Before true repentance can occur and real freedom found, brokenness must be experienced. Brokenness is an issue of the heart meaning the intellect, emotions, and will must be radically changed. One of the most common questions Elsie and I hear from clients is, “How can I know that he is broken and truly repentant over his sin?” Most wives who express this have no idea what to look for other than a gut feeling that he has or hasn’t been broken over his sin. Knowing that, what does brokenness look like? How can you know if your loved one is truly broken over his/her sin? There are three aspects to consider with regard to brokenness-things that bring us to our senses, the conviction of the Holy Spirit, and the evidence or fruit of brokenness. The best example of these three aspects of brokenness is found in the story of the “prodigal son” as described in Luke 15:14-20.

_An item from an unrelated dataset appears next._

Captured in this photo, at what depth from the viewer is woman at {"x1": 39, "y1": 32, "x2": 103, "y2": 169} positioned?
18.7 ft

1. THINGS THAT BRING US TO OUR SENSES
Loss (15:14). The prodigal experienced the loss of his wealth, his friends, his family, his lifestyle, and his self-respect. He was destitute.
Neediness (15:14). As a result of his losses, the prodigal son became needy. He needed money, food, clothing, a job, and his family.
Desperation (15:15). Desperate people do desperate things. The losses and neediness of the prodigal son have driven him to take desperate measures. For a Jew to hire himself out to a Gentile pig farmer is a desperate act, after all, pigs are the most unclean of any animal and forbidden by the Old Testament law from being eaten or even touched.
Alone (15:16). No one rescued the prodigal. Neither his father, brother, or friends sought to rescue him. He was alone. To be broken one must experience how alone he is without anyone to enable, rescue, befriend, or support him.
2. THE WORKING OF THE HOLY SPIRIT IN OUR LIVES
When the Holy Spirit brings conviction of sin, the soil of the soul is tilled and prepared to bring forth the fruits of repentance.
Brokenness is always marked by anguish over sin, emptiness of self, and complete turning to Christ. Pride is shattered and humility is seen. Charles Henry Mackintosh in his book The All-Sufficiency of Christ, defines brokenness as “simply the response of humility to the conviction of God.”
3. EVIDENCE OF BROKENNESS
Repentance (15:17). One of my favorite passages in the Bible is Luke 15:17 which says, “But when he came to his senses . . .” Prior to being broken he had lost his senses! He was not thinking straight. He was deluding himself, but not anymore. Now he is thinking clearly and his self-talk testifies to that fact. The one who is broken changes his thinking. He comes to his senses and starts to think and assess his life accurately.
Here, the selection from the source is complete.